アサヒグループHDが買収した欧州メーカーのビール=東京都千代田区
アサヒグループホールディングス(HD)は24日、主力ブランド「スーパードライ」の欧州への販売を強化する方針を公表した。2018年にも買収した現地メーカーでの生産を始める。ビール各社は海外進出を一段と加速するが、手探りの状態が続いている。
アサヒは10月中旬、ベルギーのビール大手アンハイザー・ブッシュ(AB)インベブから、伊ペローニやオランダのグロールシュなど欧州のビール企業4社を買収。

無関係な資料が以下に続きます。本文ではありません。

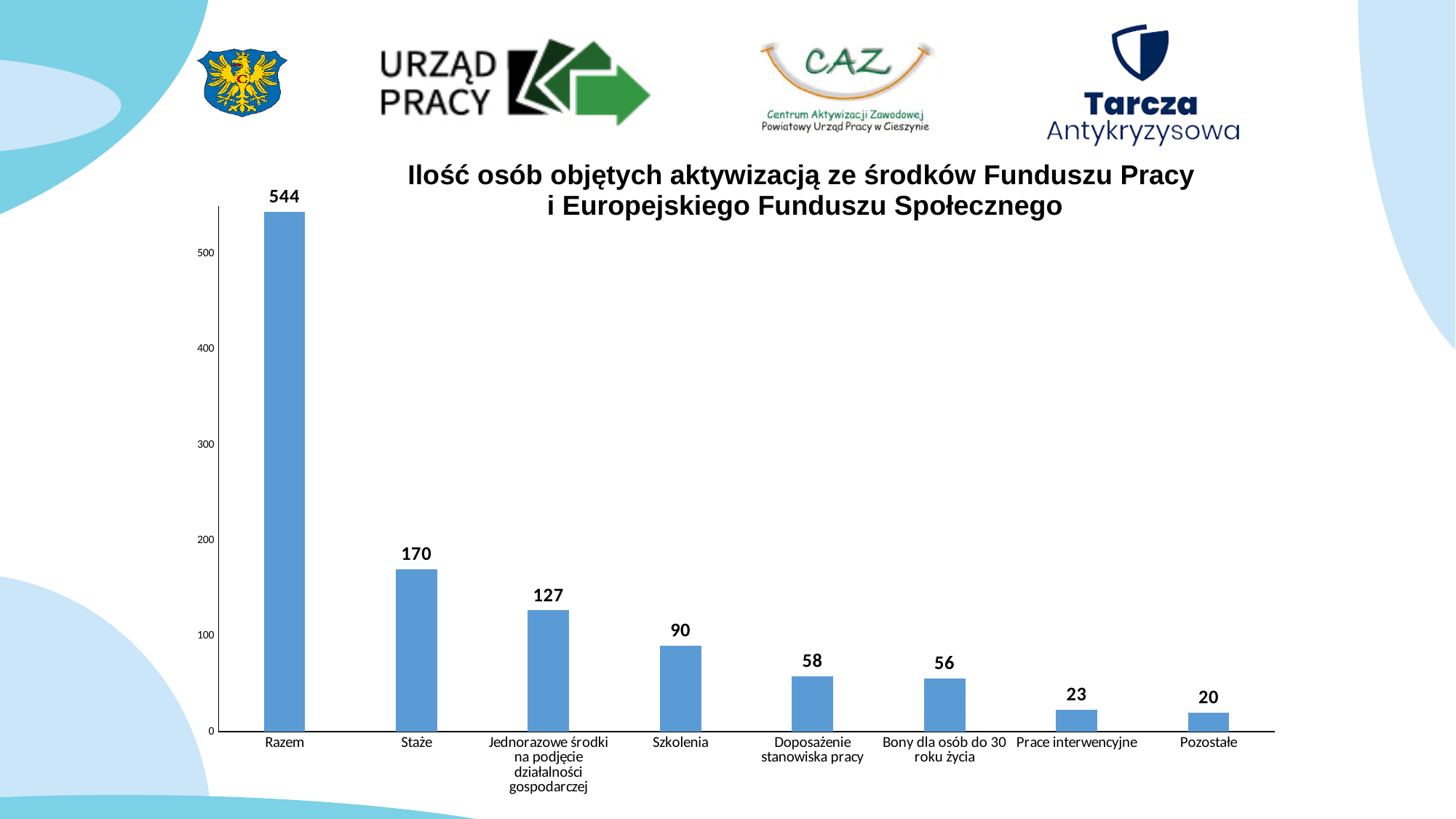
Which category has the highest value? Razem Which category has the lowest value? Pozostałe What kind of chart is shown on the slide? bar chart What is the difference between the values for Staże and Jednorazowe środki na podjęcie działalności gospodarczej? 43 What is the value for Szkolenia? 90 Is the value for Razem greater or less than 500? greater What is the value for Staże? 170 What is the value for Prace interwencyjne? 23 What is the value for Doposażenie stanowiska pracy? 58 How many categories are shown on the x axis? 8 Which is larger, the value for Szkolenia or the value for Bony dla osób do 30 roku życia? Szkolenia What is the title of the chart? Ilość osób objętych aktywizacją ze środków Funduszu Pracy i Europejskiego Funduszu Społecznego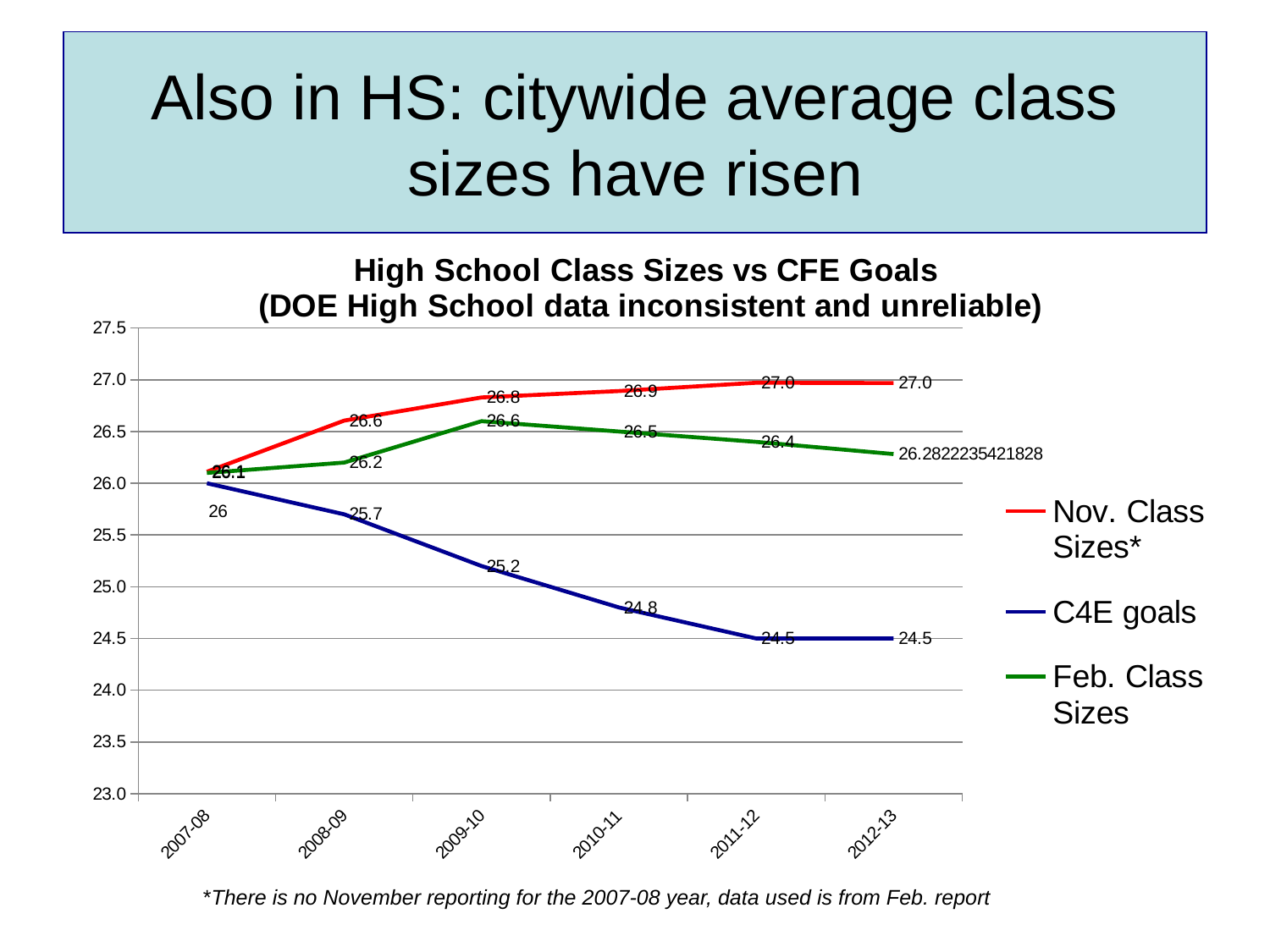
What is the difference between the Nov. Class Sizes value and the C4E goals value in 2012-13? 2.5 In which year is the C4E goals value highest? 2007-08 What is the Feb. Class Sizes value for 2010-11? 26.5 Do the C4E goals values rise or fall from 2007-08 to 2011-12? fall What is the C4E goals value for 2008-09? 25.7 What is the C4E goals value for 2009-10? 25.2 In which year is the Nov. Class Sizes value lowest? 2007-08 How many school years are plotted along the x axis? 6 In 2008-09, which is larger: Nov. Class Sizes or Feb. Class Sizes? Nov. Class Sizes What kind of chart is shown on the slide? line chart What is the Nov. Class Sizes value for 2011-12? 27.0 How many series does the legend list? 3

ロングセラーの高価格ビールや製法にこだわるクラフトビールなどがつくれる五つの工場と60カ国への販売網を手に入れた。
アサヒは24日開いた欧州の事業説明会で、英国で委託生産するスーパードライを、買収した工場を使った自前での生産に切り替える計画を発表。スーパードライは現在、英国中心に扱うが、小路明善社長は販売地域を広げる考えを示し、欧州の売上高を「早期に2倍にしたい」と説明した。
アサヒの15年12月期の海外売上高は約13%。国内市場は縮小傾向にあり、小路社長は「海外を今後の成長エンジンにする」と話し、海外売上高比率を早いうちに2~3割に引き上げる方針だ。買収なども検討する。
ほかのビール大手は、試行錯誤しながら海外展開を進めている。
キリンHDは09年に豪州、11年にブラジルのビール大手をそれぞれ3千億円規模を投じて買収し、15年には経済成長が見込まれるミャンマーの最大手を買収。先進国のクラフトビール人気に着目し、今年10月には米国のビール会社に出資した。だが一方で、ブラジル事業は景気低迷で販売が落ち込み、通貨安もあって巨額損失を計上。今年10月に一部工場を売却し、生産体制を見直した。
サントリーHDはビールではなく蒸留酒事業に注力し、14年に米蒸留酒大手ビーム(現ビームサントリー)を1兆6500億円で買収。しかし、今年10月の労働環境をめぐる一部工場のストライキなど、不測の事態も起きている。